What's behind the trends?
Most of the world, even when divided into developing and developed countries, have seen steep declines in maternal mortality since the 1990s. The progress is largely thanks to better education, greater awareness of risky practices during pregnancy, and medical and technological advancements in the past couple decades. These helped reduce common causes of maternal deaths, including botched abortions, infections, high blood pressure, and hemorrhaging.
The US, however, showed significant signs of worsening: the rate of deaths per 100,000 livebirths went from 12.4 in 1990 to 18.5 in 2013.
It's not completely clear why, but Nick Kassebaum, a University of Washington researcher involved in the study, says there are a few possibilities.
For one, the United States has higher rates of obesity and heart disease, which make pregnancy riskier.
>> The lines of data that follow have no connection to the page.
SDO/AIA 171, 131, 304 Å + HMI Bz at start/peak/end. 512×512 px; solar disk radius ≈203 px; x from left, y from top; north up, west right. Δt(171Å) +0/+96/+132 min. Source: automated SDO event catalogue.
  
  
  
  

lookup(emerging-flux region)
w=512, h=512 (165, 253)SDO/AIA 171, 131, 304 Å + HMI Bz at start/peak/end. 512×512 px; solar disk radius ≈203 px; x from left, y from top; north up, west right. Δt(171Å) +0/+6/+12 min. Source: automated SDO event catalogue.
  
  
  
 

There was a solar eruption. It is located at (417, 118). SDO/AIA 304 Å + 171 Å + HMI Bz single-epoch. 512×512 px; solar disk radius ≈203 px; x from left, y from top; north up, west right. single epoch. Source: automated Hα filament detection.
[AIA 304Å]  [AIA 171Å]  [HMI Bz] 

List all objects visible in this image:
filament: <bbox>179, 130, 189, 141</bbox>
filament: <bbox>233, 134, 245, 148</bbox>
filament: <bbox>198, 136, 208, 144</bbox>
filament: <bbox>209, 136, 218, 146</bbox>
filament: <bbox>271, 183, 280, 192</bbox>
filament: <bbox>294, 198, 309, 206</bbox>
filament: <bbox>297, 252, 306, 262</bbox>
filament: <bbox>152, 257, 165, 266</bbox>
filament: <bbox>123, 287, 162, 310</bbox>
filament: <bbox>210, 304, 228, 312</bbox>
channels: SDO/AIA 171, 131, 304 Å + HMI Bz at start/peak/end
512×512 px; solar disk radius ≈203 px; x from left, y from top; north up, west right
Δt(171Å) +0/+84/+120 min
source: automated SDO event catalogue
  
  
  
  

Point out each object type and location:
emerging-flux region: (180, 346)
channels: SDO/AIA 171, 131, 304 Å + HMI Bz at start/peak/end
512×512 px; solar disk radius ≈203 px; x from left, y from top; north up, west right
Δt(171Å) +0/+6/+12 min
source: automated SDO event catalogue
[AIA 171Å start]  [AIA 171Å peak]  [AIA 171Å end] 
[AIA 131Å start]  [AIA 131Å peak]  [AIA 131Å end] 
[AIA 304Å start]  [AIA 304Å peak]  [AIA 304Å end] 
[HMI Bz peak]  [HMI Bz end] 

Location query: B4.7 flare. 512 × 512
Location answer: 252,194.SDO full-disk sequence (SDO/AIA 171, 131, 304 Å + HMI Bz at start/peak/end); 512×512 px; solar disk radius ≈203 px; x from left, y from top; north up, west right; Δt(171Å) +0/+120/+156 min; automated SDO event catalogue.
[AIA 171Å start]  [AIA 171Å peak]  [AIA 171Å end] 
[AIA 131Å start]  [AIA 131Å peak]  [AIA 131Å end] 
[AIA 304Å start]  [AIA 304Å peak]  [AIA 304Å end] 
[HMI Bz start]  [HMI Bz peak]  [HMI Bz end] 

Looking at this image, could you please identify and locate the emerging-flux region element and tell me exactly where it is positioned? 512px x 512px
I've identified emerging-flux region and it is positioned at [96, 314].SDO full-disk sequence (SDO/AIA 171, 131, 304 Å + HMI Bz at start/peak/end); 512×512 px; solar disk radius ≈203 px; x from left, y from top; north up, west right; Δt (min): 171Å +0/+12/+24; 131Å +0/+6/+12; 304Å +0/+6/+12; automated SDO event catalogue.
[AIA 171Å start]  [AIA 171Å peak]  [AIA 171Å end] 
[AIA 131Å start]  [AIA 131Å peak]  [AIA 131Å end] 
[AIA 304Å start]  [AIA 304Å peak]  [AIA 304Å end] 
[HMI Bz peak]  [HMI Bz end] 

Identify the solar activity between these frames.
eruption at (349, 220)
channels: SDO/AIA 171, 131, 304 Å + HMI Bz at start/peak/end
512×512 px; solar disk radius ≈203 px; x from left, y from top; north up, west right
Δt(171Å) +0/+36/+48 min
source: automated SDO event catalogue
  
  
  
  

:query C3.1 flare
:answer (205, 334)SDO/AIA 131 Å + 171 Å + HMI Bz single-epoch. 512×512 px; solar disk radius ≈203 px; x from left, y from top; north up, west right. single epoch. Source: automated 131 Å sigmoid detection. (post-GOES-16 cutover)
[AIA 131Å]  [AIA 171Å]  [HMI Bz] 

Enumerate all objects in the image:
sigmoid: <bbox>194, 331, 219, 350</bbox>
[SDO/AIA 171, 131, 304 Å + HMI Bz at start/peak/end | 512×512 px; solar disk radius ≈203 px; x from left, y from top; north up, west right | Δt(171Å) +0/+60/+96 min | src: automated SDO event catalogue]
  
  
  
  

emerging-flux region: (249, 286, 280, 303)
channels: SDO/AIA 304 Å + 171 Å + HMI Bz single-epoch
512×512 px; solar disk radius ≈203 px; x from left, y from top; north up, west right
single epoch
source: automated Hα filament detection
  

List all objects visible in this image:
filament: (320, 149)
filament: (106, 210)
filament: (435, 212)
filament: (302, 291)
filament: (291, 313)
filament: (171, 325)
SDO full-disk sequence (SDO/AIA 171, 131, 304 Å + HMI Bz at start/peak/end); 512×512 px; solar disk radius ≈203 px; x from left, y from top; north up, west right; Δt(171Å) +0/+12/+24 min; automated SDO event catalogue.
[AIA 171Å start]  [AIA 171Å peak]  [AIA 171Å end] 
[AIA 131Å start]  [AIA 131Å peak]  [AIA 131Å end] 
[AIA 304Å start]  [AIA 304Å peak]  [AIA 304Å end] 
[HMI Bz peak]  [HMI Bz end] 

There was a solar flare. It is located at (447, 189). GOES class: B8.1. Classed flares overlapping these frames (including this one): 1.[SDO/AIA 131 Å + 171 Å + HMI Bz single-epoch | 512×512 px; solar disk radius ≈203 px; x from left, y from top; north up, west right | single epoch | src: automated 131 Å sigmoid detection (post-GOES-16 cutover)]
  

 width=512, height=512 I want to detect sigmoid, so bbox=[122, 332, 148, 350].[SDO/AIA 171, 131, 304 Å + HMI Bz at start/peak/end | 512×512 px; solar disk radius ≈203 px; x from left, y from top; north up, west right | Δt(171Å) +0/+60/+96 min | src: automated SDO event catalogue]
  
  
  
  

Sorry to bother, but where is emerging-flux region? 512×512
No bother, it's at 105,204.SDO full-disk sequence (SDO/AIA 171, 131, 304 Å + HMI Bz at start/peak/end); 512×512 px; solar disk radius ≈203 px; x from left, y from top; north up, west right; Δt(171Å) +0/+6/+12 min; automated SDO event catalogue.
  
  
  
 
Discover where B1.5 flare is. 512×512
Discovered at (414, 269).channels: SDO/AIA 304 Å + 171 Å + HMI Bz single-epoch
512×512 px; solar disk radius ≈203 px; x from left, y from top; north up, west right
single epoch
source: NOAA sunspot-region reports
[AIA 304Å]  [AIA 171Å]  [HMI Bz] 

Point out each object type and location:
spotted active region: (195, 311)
Another problem, Kassebaum says, is many Americans might not be able to afford or access the health care they need — a result of living in a country where care is more expensive and tens of millions don't have health insurance. Since complications during pregnancy and childbirth can require extensive follow-up, lack of access to care can be life-threatening in some instances.
It's also true that the US, in general, is getting better at reporting maternal deaths, which may be driving the rate up just because more cases are being reported. But Kassebaum cautions that the reporting improvements aren't enough to account for most of the rise in maternal deaths, and other developed countries reduced their maternal death rates despite also improving their reporting capabilities.
Perhaps as important as what's causing the deaths is what's not: Kassebaum says that his analysis saw maternal deaths increase at every age group, so it's not older mothers, who are more likely to die during childbirth, driving America's increase.
How can we improve?
Even in the countries that improved, there's still a lot of progress to be made. Latin America, Africa, and south Asia in particular still have maternal mortality rates in the hundreds and even thousands. In many of these countries, simply increasing access to skilled and trained doctors, modern facilities, and improved sanitation could go a long way.
In the US, Kassebaum says federal and state governments should take steps to better understand the problem and its causes. He cites the UK's Confidential Inquiry program, which identifies and investigates maternal deaths to guide improvements in the British health-care system.
Increasing access to health care in the US would also help, Kassebaum explains. There's already some evidence that's happening following Obamacare, but whether that will be enough remains to be seen in future reports on the issue.
Update: Changed the headline and lead paragraph to clarify that maternal deaths don't all happen during childbirth.